O Copo do Mundo
DENISE ROTHENBURG
CORREIO BRAZILIENSE - 06/11/11
FHC, na época foi claro: precisava dizer não para aumentos de salário e de gastos. E citava esse “dizer não” como uma situação transitória para, no futuro, poder dizer sim. O PT, Lula como candidato a presidente, ficou tão boquiaberto na época quanto os tucanos ficaram na eleição de 2010, quando o petista bombava nos palanques apresentando Dilma aos brasileiros. Foi contra. Os petistas tinham a clara sensação de que, se desse certo, quem ganharia com o plano era o PSDB, como de fato ocorreu por oito anos. Se desse errado, eles queriam estar debaixo da cesta para pegar a bola e não na nau dos que tentaram fazer alguma coisa.
Guardadas as devidas proporções, se compararmos o comportamento político de muitos líderes mundiais com o passado, veremos que não temos, no plano internacional, um FHC, ou seja, alguém capaz de ousar como fizeram o então ministro da Fazenda do Brasil e o presidente Itamar Franco — que, diga-se não era candidato à reeleição nem havia essa possibilidade no Brasil. Hoje, estão todos de olho mais nos seus projetos eleitorais — a França, por exemplo, passa por eleições no ano que vem — do que propriamente na busca de uma solução ousada que tente tirar a Europa da crise.
Na Faculdade de relações internacionais do Ibmec — Instituto Brasileiro de Mercado de Capitais — os professores têm sido unânimes em afirmar que o mundo está carente de grandes líderes. E os que estão com a faca e o queijo na mão também não querem abrir espaço de liderança para os emergentes. Sair do G-7, onde tudo era decidido sem ouvir mais ninguém, para o G-20 foi o máximo que eles aceitaram até agora no quesito “inclusão política”. Mas, ainda assim, resistem a aceitar receitas alheias ou palpites para suas crises. Afinal, ninguém quer perder o poder de comando na governança global.

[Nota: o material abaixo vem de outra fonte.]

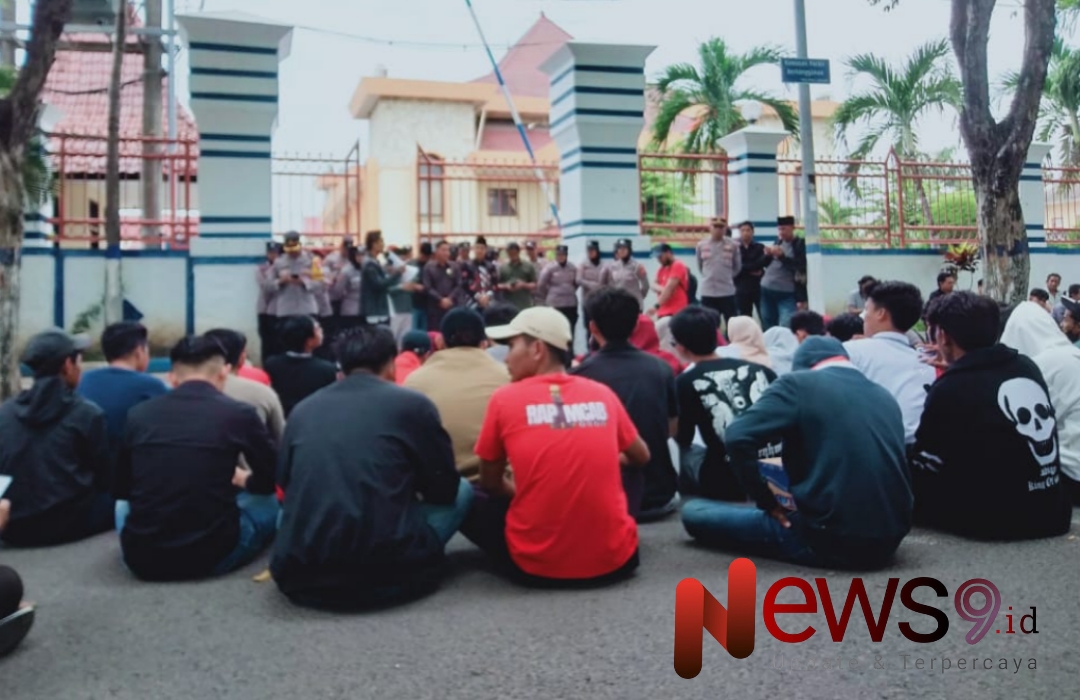 Foto: DPC GMNI saat menggelar aksi demonstrasi didepan Kantor Dewan Perwakilan Rakyat Daerah (DPRD) Sampang, @by_News9.id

Na passagem por Nova York, há um mês e meio, Dilma Rousseff bem que tentou se fazer ouvir no que se refere a receitas para o crise. Abriu a conferência da ONU com algumas propostas, bateu na tecla de reforma na chamada governança global, e na entrevista que concedeu, foi direta ao dizer que a receita da Europa para a Grécia não era das melhores.
Em Cannes, entretanto, a sensação foi a de que Dilma deu um freio na sua tentativa de se fazer ouvir. No fim do encontro na França, disse que o G-20 deu um passo importante em seu documento. Ela usou inclusive a teoria do copo com água pela metade, em que os otimistas veem “meio cheio” e os pessimistas “meio vazio”. Falou em “sucesso relativo” e na necessidade de detalhar as propostas — uma forma elegante de dizer que aguarda com afinco que os europeus façam o dever de casa. Afinal, no documento em que o G-20 fala de forma genérica do que deve ser feito, o grupo cita que, desde o encontro de Seul, em novembro de 2010, a recuperação global se enfraqueceu, deixando o desemprego em “níveis inaceitáveis” e falam ainda “em sinais claros de desaquecimento do crescimento nos mercados emergentes”.
Na avaliação de bastidores do governo brasileiro, a carta de intenções no documento final do G-20 é boa, mas as soluções para a crise na Europa, consideradas urgentes para evitar a contaminação de outras economias, foram adiadas. Faltou o quê? Talvez coragem. Em seu discurso de posse, a presidente Dilma, citando Guimarães Rosa, lembrou que “a vida é assim: esquenta e esfria, aperta e daí afrouxa, sossega e depois desinquieta. O que ela quer da gente é coragem”. Talvez os líderes mundiais, com todo respeito, precisem ler Guimarães Rosa.